This is my first entry for this programming-related blog, and
there's really only one way I can open it.
My name is Jesse Millikan, and I am a language nut.
Have you ever been to a programming Meetup? I show up from time to
time at the local Ruby and Python meetups, IndyAdobe, Indy Alt.Net
and have been (once) to the local PHP meetup. Invariably, the first
thing that happens at these meetups is the organizer says,"Okay,
we're going to go around the room and I want each of you to justify
your presence here." Joy.
Why am I here, anyway? Oh, that's right. "I'm here
because I'm language nut."
And then... Some weak bit about what I do all day. "But... I do
C# at work." "I'm a .NET monkey during the day." You can't really
be a language nut at work.
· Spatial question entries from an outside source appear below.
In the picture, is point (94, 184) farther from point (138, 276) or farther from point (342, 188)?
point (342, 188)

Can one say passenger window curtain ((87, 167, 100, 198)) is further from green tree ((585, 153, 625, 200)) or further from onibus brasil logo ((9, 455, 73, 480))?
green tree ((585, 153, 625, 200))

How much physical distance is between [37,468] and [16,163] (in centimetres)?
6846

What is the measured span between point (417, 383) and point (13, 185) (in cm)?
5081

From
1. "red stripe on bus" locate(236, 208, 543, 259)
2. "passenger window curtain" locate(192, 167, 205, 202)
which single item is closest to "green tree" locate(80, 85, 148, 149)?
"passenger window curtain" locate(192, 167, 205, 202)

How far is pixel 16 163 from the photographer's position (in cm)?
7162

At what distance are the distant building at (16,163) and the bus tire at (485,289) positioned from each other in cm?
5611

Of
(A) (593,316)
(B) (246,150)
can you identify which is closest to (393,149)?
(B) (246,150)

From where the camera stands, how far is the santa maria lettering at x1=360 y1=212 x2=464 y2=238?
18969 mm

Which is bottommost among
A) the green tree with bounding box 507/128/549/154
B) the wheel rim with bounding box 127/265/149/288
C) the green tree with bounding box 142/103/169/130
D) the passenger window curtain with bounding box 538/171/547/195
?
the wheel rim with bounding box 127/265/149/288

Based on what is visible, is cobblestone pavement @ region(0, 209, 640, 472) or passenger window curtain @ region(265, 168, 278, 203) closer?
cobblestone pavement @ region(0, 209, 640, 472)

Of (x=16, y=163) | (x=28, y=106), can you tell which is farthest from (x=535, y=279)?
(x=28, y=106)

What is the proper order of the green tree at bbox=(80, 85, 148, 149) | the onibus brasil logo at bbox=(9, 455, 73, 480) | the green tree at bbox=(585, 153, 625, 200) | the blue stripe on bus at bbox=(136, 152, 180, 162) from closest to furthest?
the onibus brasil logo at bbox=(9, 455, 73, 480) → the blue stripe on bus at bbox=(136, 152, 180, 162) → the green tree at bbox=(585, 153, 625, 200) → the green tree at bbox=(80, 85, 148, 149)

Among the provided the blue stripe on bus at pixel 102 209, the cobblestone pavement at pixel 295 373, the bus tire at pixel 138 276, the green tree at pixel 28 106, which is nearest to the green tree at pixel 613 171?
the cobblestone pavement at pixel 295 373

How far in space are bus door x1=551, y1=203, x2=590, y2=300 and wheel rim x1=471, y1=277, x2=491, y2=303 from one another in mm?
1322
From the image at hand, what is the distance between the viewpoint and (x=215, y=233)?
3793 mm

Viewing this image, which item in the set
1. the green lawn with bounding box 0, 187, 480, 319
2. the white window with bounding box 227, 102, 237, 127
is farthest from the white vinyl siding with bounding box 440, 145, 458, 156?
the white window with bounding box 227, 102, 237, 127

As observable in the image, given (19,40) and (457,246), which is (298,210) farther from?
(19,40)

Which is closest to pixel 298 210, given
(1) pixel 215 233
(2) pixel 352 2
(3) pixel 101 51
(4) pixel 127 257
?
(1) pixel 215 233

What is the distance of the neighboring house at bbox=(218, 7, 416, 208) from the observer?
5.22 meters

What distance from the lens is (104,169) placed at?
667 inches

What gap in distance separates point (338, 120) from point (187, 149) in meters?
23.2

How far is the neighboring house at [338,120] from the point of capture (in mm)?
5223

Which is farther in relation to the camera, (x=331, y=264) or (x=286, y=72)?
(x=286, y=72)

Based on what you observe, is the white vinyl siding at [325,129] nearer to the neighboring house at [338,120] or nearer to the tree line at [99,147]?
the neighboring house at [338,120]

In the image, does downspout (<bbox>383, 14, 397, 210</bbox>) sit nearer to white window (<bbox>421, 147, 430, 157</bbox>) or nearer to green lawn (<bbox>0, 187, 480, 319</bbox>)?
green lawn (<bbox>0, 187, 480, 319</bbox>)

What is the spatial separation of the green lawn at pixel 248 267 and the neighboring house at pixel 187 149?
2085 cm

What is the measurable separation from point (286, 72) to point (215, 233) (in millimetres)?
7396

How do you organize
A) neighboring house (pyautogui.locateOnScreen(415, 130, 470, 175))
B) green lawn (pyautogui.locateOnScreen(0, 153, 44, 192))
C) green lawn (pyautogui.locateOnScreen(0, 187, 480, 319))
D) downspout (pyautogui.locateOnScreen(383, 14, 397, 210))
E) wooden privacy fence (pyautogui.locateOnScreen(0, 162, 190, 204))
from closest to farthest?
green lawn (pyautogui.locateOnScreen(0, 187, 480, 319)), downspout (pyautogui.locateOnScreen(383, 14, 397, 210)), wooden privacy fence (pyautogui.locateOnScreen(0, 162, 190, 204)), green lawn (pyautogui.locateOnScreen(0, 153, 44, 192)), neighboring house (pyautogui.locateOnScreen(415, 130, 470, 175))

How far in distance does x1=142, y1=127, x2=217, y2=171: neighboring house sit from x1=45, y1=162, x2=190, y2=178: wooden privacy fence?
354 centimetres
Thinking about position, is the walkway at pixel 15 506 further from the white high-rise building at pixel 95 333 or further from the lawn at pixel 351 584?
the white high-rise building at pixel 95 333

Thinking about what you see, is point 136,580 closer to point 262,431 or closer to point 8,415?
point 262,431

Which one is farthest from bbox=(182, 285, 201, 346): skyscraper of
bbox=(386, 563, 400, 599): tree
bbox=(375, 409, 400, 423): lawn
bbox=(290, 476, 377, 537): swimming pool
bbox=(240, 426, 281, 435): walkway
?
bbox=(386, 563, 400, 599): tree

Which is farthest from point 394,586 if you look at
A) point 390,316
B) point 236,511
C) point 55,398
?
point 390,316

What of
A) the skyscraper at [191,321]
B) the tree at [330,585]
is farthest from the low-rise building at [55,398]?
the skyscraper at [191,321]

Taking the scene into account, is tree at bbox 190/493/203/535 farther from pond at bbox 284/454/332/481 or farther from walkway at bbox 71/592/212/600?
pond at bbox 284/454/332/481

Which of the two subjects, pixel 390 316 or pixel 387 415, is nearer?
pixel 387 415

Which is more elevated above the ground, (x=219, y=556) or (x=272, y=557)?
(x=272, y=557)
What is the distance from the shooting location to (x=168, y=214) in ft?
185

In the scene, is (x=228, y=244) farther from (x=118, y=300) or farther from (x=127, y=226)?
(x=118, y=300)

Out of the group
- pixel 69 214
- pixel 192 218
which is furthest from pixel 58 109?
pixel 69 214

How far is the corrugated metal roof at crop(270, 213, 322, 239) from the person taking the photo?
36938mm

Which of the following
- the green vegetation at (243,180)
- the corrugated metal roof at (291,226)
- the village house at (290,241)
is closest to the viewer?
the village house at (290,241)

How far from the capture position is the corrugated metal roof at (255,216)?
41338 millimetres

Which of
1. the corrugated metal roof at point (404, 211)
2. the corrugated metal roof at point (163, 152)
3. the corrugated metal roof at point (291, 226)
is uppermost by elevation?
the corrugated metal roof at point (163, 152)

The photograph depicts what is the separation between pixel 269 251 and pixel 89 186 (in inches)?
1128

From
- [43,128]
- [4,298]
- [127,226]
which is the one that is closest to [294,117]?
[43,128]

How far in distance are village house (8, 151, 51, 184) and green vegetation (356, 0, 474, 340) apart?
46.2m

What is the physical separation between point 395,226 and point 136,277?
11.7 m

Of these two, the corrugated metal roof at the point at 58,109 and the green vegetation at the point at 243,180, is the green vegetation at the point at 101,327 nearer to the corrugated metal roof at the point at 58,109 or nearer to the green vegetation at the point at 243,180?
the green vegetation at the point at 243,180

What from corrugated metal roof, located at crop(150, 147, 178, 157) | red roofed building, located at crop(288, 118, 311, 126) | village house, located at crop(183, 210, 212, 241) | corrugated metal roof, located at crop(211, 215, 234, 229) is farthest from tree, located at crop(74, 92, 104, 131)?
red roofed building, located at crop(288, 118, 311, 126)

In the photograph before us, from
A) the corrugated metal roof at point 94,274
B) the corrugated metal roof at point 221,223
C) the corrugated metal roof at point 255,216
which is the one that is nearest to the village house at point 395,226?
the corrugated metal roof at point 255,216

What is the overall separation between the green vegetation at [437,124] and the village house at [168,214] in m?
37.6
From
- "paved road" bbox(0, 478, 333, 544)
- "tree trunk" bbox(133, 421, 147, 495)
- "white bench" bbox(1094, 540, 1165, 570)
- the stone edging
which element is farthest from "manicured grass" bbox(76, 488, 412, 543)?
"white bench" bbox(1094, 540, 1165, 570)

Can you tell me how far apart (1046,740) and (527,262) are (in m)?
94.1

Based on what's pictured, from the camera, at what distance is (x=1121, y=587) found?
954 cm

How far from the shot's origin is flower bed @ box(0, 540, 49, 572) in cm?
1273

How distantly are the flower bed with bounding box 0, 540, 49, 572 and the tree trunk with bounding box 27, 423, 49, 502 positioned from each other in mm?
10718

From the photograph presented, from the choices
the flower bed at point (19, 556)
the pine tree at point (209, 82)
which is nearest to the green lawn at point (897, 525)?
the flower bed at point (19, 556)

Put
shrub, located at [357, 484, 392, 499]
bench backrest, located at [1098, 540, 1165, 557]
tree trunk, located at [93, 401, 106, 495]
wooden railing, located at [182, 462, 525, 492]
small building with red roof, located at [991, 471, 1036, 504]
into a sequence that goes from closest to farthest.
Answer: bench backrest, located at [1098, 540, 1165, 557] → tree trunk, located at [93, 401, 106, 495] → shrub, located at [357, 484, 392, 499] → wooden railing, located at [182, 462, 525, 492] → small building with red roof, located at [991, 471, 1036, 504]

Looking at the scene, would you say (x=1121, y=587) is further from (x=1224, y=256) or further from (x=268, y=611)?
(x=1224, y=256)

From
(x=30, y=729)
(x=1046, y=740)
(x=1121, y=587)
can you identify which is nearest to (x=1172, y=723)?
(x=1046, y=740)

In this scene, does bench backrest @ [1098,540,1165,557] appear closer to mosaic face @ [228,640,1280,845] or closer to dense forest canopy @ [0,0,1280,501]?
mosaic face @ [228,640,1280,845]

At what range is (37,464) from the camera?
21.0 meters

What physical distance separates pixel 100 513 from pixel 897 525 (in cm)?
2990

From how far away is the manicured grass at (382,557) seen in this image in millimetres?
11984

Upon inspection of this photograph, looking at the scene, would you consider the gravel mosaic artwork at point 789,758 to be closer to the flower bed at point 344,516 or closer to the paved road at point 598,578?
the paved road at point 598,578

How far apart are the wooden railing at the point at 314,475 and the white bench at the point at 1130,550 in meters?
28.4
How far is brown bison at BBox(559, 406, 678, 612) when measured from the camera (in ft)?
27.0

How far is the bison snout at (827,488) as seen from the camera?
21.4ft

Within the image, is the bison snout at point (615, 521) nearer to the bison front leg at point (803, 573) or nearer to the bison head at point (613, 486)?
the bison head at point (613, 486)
It doesn't take.
So you might think I would be a little bit bored doing .NET
content management stuff all day. There's not a lot of language
variety there, right? You've got C#, and then you've got VB.NET,
which is C#. What else is there? Some XSLT, some Javascript, some
HTML and CSS. The usual.
That's it, right?
Yeah. Basically. Pretty much. But... Well. Okay. It's just...
Every time I do something in one of those languages, I end up using
something that isn't just the language I thought
I was working in. Like XML for config files. And all those complex
bits of XPATH you need to keep your sanity while writing
XSLT. Sitecore query and Fast query for finding sitecore
items. Lucene query syntax for using custom
indexes. Regular expressions for testing form values. CSS
selectors for setting up stuff in jQuery. Fixing Emacs keyboard
macros that didn't quite take. .NET string formats. Specially
formatted Sitecore fields. Markdown for using Stackoverflow.
Powershell, globs, snippets.
I thought I was a C# monkey. Now I'm just confused. And probably
overworked! I mean, I'm using twenty-odd languages now, and that's
just my day job!
What's going on here?
Little Languages
Little
Languages. That appears to be what.
The term is self-explanatory, mostly. A little language is a
simple language for a narrow purpose. Sometimes you'd call one a
domain-specific language, or a macro language, or a query language.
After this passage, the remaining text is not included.